Building on last year’s Heller decision, the Supreme Court voted 5-4 on June 28 in the McDonald v. Chicago case to incorporate the 2nd Amendment’s protection of gun ownership onto the states via the 14th Amendment. During the Reconstruction Era, relying on the controversial Slaughter-House case, the Cruikshanks, Presser v. Illinois, and Miller v. Texas decisions had expressly stated that the 2nd Amendment did not apply to the various states even though it was binding on the federal government.

The Reconstruction Era Court did not believe that the 2nd Amendment right to bear arms was a privilege or immunity of citizenship as contemplated by the first clause of the 14th Amendment. A plurality of the present Court – Alito, joined by Roberts, Scalia and Kennedy, and with Scalia writing an additional concurrence – navigated around the Reconstruction Era opinions by declaring that the right to bear arms extended onto the states via the Due Process Clause of the 14th Amendment.

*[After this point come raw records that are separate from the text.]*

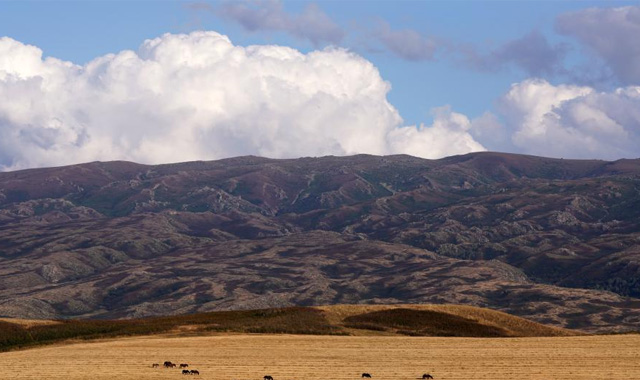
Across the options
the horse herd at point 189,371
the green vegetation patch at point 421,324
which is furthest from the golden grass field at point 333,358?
the green vegetation patch at point 421,324

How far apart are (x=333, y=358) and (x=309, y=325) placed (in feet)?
107

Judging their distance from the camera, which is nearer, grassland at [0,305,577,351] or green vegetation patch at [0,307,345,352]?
green vegetation patch at [0,307,345,352]

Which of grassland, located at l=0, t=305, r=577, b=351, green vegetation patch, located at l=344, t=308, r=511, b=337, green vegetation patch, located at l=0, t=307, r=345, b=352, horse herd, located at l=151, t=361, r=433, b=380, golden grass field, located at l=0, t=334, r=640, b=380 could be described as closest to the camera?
horse herd, located at l=151, t=361, r=433, b=380

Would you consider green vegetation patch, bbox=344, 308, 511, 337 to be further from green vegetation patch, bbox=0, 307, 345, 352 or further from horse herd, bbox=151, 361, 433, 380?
horse herd, bbox=151, 361, 433, 380

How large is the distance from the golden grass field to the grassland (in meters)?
7.26

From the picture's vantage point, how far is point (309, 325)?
112938 mm

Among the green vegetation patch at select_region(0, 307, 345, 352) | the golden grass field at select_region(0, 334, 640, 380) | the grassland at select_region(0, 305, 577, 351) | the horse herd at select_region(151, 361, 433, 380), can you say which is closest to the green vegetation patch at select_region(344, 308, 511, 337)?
the grassland at select_region(0, 305, 577, 351)

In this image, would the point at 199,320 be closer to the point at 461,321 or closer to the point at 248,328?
the point at 248,328

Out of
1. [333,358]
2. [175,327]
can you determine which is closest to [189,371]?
[333,358]

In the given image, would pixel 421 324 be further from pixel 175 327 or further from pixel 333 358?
pixel 333 358

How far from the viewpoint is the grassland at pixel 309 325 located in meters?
108

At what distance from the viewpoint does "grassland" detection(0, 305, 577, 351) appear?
108 meters

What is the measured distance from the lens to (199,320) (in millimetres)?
115500

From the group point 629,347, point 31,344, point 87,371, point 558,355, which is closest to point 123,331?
point 31,344
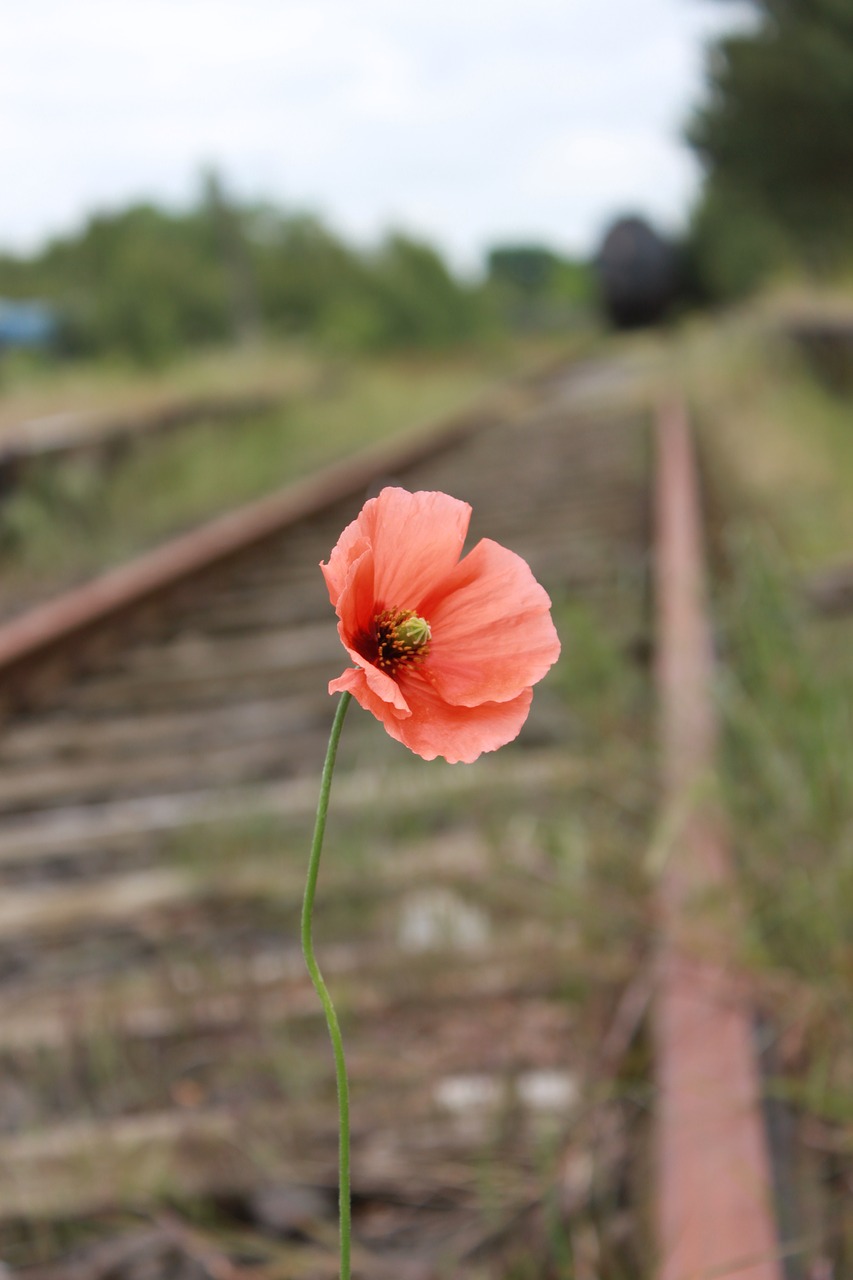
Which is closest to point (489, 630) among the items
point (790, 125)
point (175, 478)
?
point (175, 478)

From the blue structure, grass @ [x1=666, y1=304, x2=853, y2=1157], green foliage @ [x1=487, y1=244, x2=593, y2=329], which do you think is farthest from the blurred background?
green foliage @ [x1=487, y1=244, x2=593, y2=329]

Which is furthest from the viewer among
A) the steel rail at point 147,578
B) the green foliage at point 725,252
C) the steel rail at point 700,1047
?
the green foliage at point 725,252

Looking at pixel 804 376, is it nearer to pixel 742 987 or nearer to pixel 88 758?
pixel 88 758

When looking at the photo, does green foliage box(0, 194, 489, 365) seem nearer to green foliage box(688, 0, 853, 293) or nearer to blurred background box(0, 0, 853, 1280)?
green foliage box(688, 0, 853, 293)

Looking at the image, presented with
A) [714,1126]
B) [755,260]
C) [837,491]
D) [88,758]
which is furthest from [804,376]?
[755,260]

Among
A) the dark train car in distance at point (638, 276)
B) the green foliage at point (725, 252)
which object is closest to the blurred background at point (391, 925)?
the green foliage at point (725, 252)

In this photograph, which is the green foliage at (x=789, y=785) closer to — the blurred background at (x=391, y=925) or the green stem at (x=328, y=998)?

The decision to extend using the Due Process Clause is merely a plurality, rather than a majority, because Thomas voted to directly overturn the Slaughter-House-Cruikshanks line and extend the 2nd Amendment via the Privileges and Immunities provision. What this means for us is that, while the Court’s decision to incorporate is binding against the states, there is technically no settled authority on the precise scope of gun regulations that will still pass muster.

Nevertheless, those of us who consider the 2nd Amendment to stand for a defense of individual liberty and self-determination are now more secure in our right to self-defense that was so important to our nation’s founders.